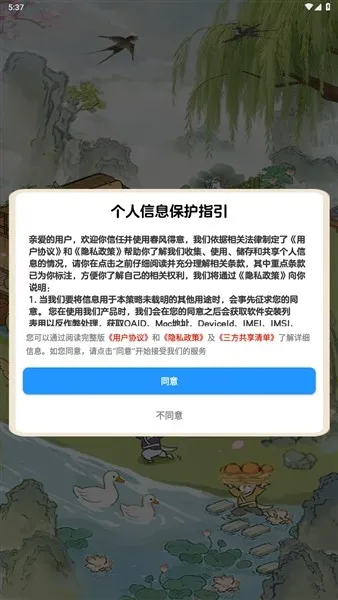 �����������(����ƴͼ����)v1.2 ��Ѱ�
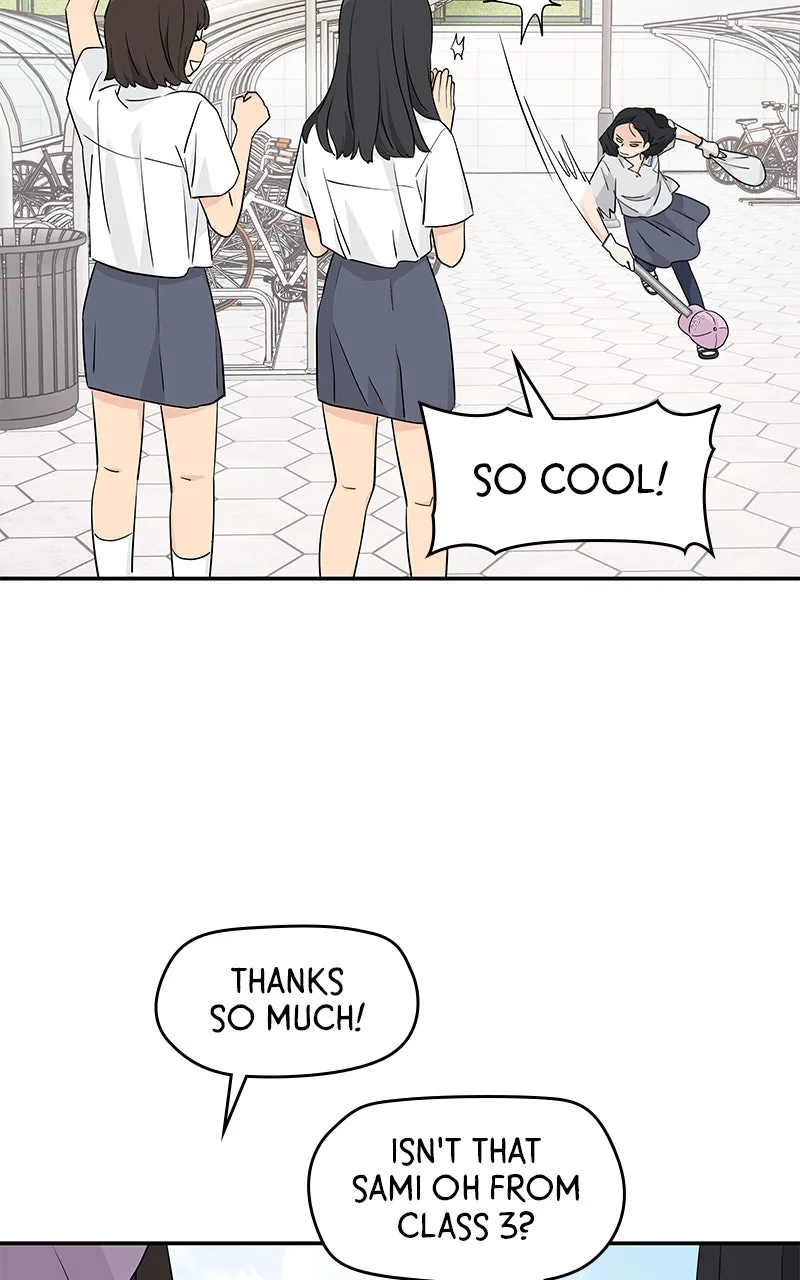 Read Press Play, Sami chapter 37 image 24 on Lezhin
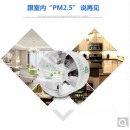 美的 4寸管道通风机 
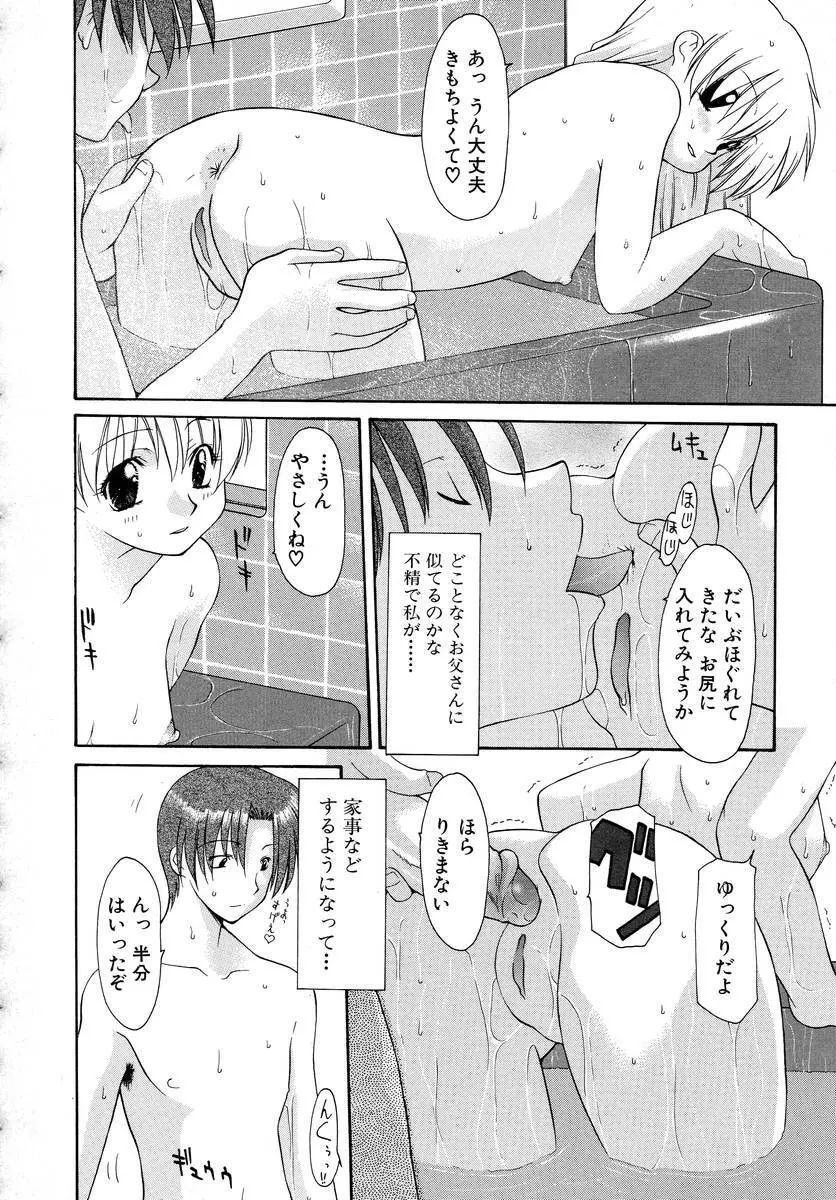 背徳のマリア Page.59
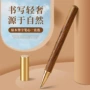 商务办公刻字复古中性笔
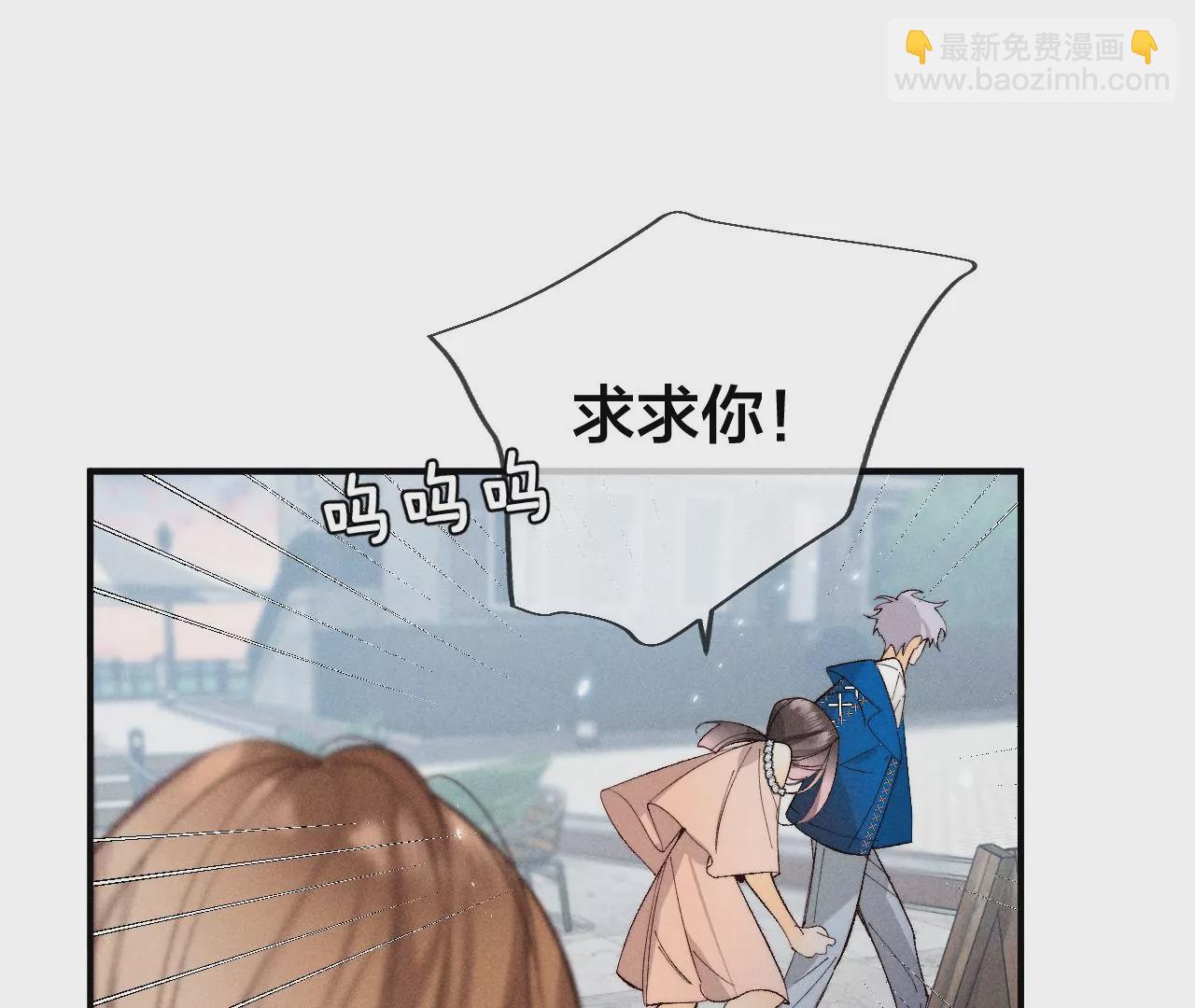 第30话 弄哭宝宝要哄！(1/3)-第31话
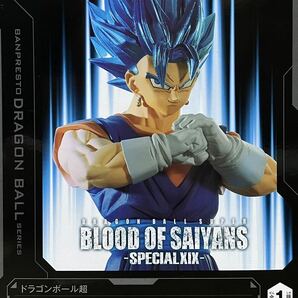 ★オマケ付き★ドラゴンボール超BLOOD OF SAIYANS-SPECIALXIX-超サイヤ人ゴッド超サイヤ人ベジット♪☆新品未開封♪★お安く出品中です♪♪の画像1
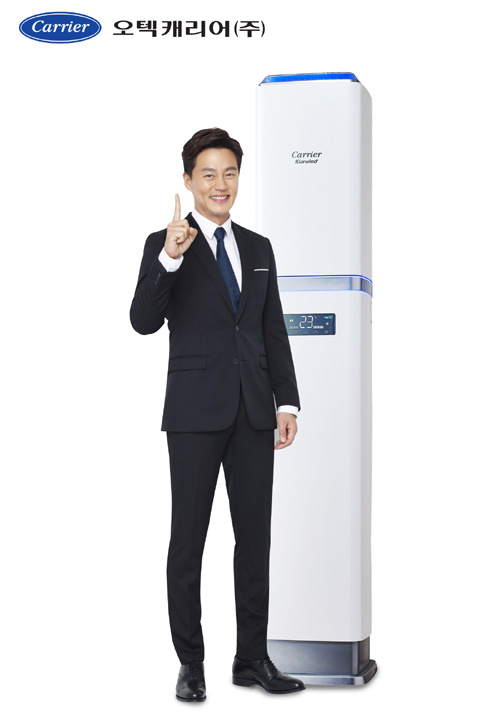 오텍캐리어, 중국시장 본격 진출…‘이서진 에어컨’ 중국 수출 - 노트포럼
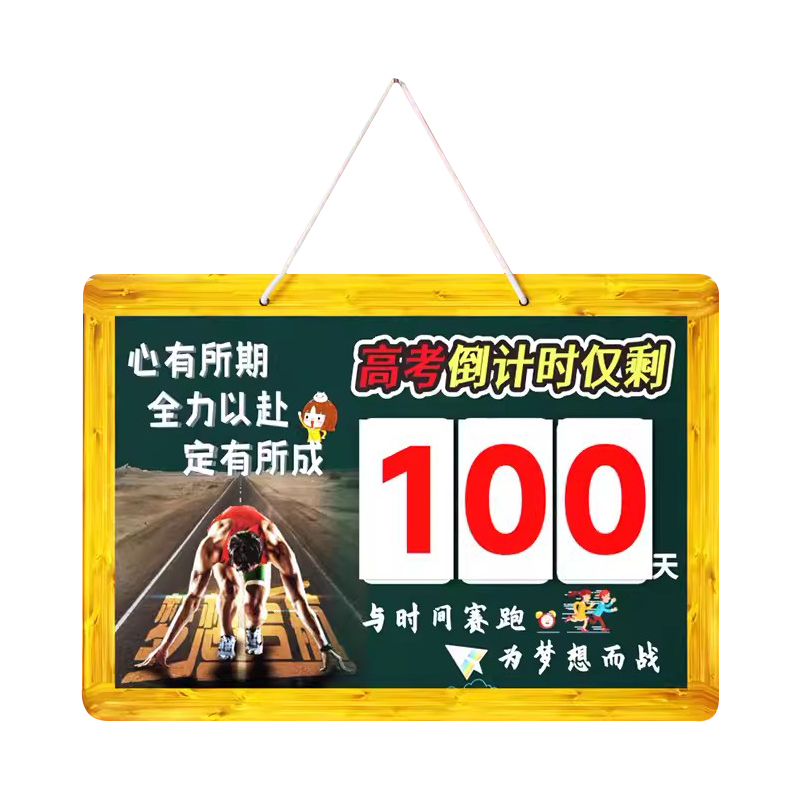 高考倒计时提醒牌100天日历挂墙励志2024年中考倒计时墙贴数字磁力贴距离高三考试提示牌一百天教室班级海报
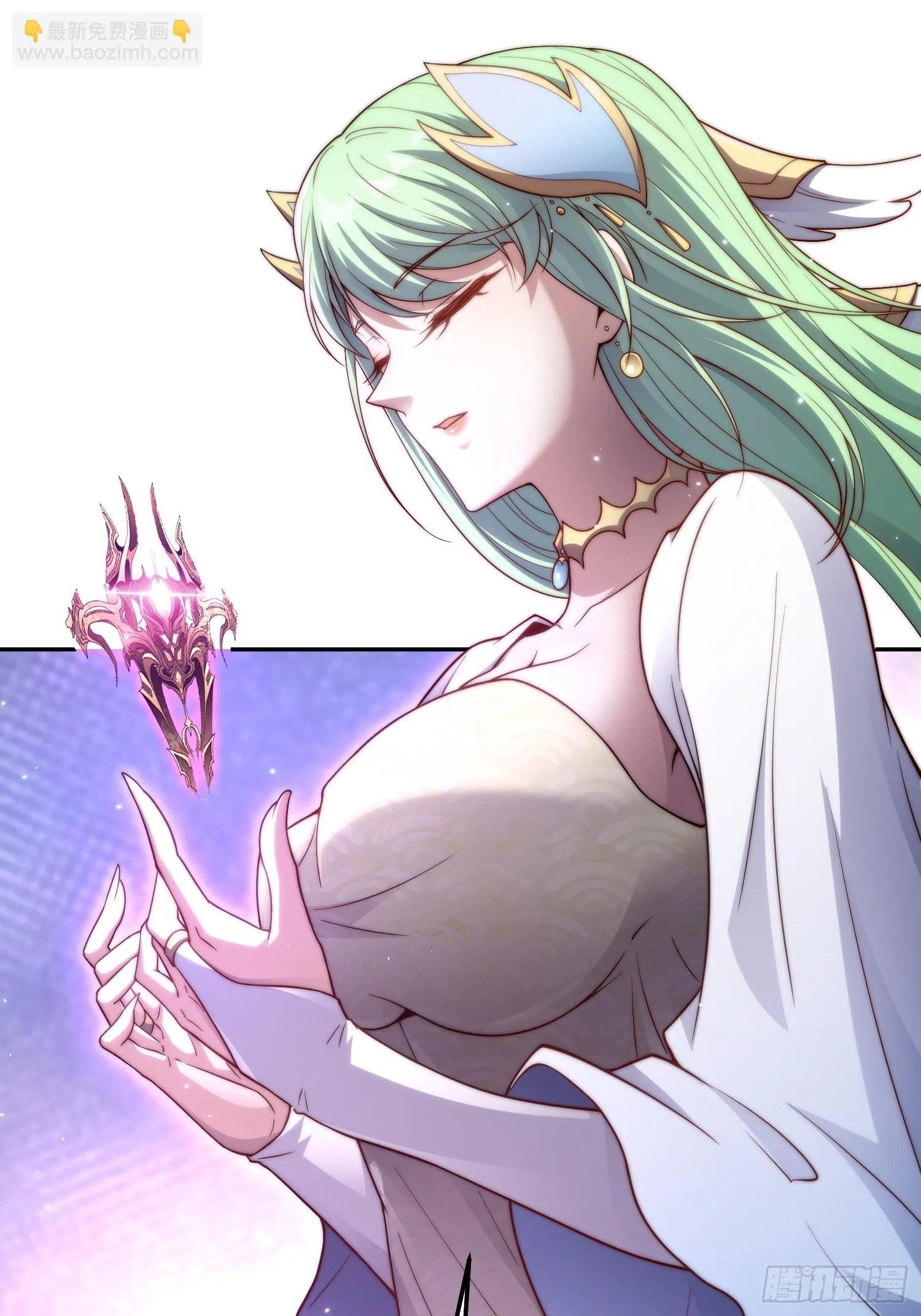 第71话 登徒子陈长安！ 第76页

### What the exercise asks:
Return the entries from the first one through the line containing "오텍캐리어, 중국시장 본격 진출…‘이서진 에어컨’ 중국 수출 - 노트포럼", inclusive, word for word, and leave out the pictures.

### The completed task:
 �����������(����ƴͼ����)v1.2 ��Ѱ�
 Read Press Play, Sami chapter 37 image 24 on Lezhin
 美的 4寸管道通风机 
 背徳のマリア Page.59
 商务办公刻字复古中性笔
 第30话 弄哭宝宝要哄！(1/3)-第31话
 ★オマケ付き★ドラゴンボール超BLOOD OF SAIYANS-SPECIALXIX-超サイヤ人ゴッド超サイヤ人ベジット♪☆新品未開封♪★お安く出品中です♪♪の画像1
 오텍캐리어, 중국시장 본격 진출…‘이서진 에어컨’ 중국 수출 - 노트포럼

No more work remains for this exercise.